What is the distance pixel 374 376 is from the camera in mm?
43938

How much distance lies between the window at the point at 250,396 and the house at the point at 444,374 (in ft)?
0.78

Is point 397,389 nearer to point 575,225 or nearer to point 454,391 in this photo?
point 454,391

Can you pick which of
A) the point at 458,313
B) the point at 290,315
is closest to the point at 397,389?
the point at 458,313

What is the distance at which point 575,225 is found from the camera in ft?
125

━━━━━━

:: What to produce ::
Could you write out the listing again, changing "camera" to "observer" wherever it occurs and leaving everything else unchanged?

:: Correct result ::
What is the distance pixel 374 376 is from the observer in mm?
43938

How much distance lies between the window at the point at 250,396 and the house at the point at 444,374 (in ft)?
0.78

Is point 397,389 nearer to point 575,225 or nearer to point 454,391 in this photo?
point 454,391

Can you pick which of
A) the point at 458,313
B) the point at 290,315
is closest to the point at 397,389?
the point at 458,313

What is the distance at which point 575,225 is found from the observer in ft?
125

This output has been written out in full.